DOCUMENT SEGMENT:

== == ==

I like hearing stories about how people got into computers and programming. Perhaps if I blog my story, you’ll share yours. — Thanks to @scottha for his getting started on computers post and inspiring this post.
My Dad was constantly working on creating new electronics gizmos as a side job. He had a classic IBM PC XT he’s use to program his microcontrollers. Well one day when I was about 6 yrs old he upgraded to a 286 and put the XT in the common room. I was curious and poked around at the games on it like Castle Adventure, Sopwith, Paratrooper, Bouncing Babies, and Digger. The games just didn’t hold my interest so our local librarian handed me a really simple Learn BASIC book and I was hooked.
Writing apps was awesome! While friends were playing games or making little apps with graphics I was more interested in disk I/O and databases. From there moved on to using QuickBASIC (Microsoft’s ‘professional basic’) and eventually Visual Basic for DOS (VBDOS, yes, it existed). My early days involved writing and selling some shareware apps, entering assembly from PC magazines to create new DOS utilities, running a RemoteAccess BBS, creating ASCII graphics w TheDraw, and I won a TX state programming competition and wrote serial port interface apps for my Dad’s electronics.

== == ==

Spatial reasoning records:
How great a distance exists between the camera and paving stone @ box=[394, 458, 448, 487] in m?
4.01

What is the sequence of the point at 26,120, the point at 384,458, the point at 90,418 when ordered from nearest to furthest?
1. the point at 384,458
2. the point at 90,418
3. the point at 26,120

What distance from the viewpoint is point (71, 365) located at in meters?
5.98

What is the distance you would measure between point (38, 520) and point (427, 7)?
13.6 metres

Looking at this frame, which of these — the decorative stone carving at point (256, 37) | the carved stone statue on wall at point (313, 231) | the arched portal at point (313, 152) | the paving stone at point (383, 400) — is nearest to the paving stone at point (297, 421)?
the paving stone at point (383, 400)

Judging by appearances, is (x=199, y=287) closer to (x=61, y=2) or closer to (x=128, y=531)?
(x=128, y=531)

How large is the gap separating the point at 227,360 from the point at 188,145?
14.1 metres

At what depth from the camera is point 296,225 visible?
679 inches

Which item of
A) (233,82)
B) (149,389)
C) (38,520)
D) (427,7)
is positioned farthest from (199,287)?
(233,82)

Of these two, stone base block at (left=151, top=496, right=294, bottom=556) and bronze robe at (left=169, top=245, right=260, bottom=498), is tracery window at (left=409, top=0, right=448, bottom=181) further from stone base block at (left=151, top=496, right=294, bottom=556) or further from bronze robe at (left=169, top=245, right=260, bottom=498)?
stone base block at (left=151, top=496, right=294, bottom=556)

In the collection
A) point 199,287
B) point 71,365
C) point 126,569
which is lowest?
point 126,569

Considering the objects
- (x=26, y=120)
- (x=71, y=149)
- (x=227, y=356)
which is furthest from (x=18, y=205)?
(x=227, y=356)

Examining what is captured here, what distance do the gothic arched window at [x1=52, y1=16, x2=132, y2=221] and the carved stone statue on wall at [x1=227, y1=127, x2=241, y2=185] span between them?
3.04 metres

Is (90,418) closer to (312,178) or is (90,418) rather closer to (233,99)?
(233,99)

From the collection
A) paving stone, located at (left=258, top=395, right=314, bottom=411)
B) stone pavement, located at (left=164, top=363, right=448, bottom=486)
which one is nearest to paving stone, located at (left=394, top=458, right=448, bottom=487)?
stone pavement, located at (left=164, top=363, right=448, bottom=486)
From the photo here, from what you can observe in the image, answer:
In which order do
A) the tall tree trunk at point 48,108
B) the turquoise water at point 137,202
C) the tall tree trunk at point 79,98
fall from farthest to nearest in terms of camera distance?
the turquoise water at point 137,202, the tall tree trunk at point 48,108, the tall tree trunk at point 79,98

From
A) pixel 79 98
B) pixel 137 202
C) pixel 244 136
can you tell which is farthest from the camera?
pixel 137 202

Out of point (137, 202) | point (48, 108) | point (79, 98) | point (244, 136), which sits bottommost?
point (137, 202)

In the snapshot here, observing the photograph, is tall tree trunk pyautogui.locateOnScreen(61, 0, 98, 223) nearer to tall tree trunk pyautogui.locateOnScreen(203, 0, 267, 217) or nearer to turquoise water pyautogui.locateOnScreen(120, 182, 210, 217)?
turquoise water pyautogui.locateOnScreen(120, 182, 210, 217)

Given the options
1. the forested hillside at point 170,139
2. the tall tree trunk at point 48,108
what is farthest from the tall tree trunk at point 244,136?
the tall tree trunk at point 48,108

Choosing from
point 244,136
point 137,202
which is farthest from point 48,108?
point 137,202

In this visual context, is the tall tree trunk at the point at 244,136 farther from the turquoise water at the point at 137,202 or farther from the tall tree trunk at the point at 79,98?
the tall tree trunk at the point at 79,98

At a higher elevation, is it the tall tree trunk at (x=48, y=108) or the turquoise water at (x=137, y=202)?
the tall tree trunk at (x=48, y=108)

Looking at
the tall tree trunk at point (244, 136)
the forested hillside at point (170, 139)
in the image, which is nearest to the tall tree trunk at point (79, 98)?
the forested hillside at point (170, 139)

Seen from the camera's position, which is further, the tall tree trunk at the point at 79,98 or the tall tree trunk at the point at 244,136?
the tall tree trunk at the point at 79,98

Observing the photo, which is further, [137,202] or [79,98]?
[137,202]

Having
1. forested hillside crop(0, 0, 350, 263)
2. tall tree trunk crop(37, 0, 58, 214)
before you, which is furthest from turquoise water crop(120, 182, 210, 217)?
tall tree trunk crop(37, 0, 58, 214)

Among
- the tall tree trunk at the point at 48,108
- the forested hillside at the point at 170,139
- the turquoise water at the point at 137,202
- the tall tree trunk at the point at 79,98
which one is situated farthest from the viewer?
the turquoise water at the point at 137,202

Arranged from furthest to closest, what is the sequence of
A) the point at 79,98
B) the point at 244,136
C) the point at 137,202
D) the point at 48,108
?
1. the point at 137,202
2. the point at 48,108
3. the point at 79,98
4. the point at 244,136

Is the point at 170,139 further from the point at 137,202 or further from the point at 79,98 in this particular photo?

== == ==

JOBS:
a) In the blog post about getting into programming, what did the local librarian give the author?
b) Carry the blog post about getting into programming forward from its last sentence.
The records were taken from a separate source.

ANSWERS BELOW:
a) A really simple Learn BASIC book.

b)
In the end I think it was just the un-engaging nature (at least for me) of those first DOS games that sparked the interest in doing more with the computer. To this day I try new games every few months, but rarely do they hold more than a few hours interest before I turn back to coding. (p.s. there were some later exceptions, a few games that got me hooked, Startflight 2 being the first, gosh I loved that game)
Thanks to Dad for giving me the hand me downs, keeping me updated with better IDEs, and engaging me on his projects. And thanks to our dear librarian for handing me an awesome book on programming.
What’s your story?












I remember my first awesome computer was a hand-me-down from my uncle Daryl. It was a 400mhz Pentium something, with a Voodoo 2 graphics card. The 2D and 3D accelerator cards ran in separate PCI slots, and they had this little ribbon cable that went between them. Games of my childhood were Need for Speed Hot Pursuit, Unreal Tournament, and Age of Empires. In 3D! The hottest thing since color!
When I got (dialup) Internet, my world opened up. I remember making my first website in Paint and Frontpage. It was an awful-looking thing fit for Geocities, and I remember how frustrated I was that I couldn’t make it “look right” like the other websites I saw. There were self-taught curriculum classes in my middle school on Adobe Dreamweaver, so I hit the books and started playing with plugins, flash toolbars, midi files and animated gifs. The first site I was proud of was a little collection I made of different flash games from around the net. I still remember the flaming text gif I used in the header. “Designed for Netscape 4.0 and greater” lol!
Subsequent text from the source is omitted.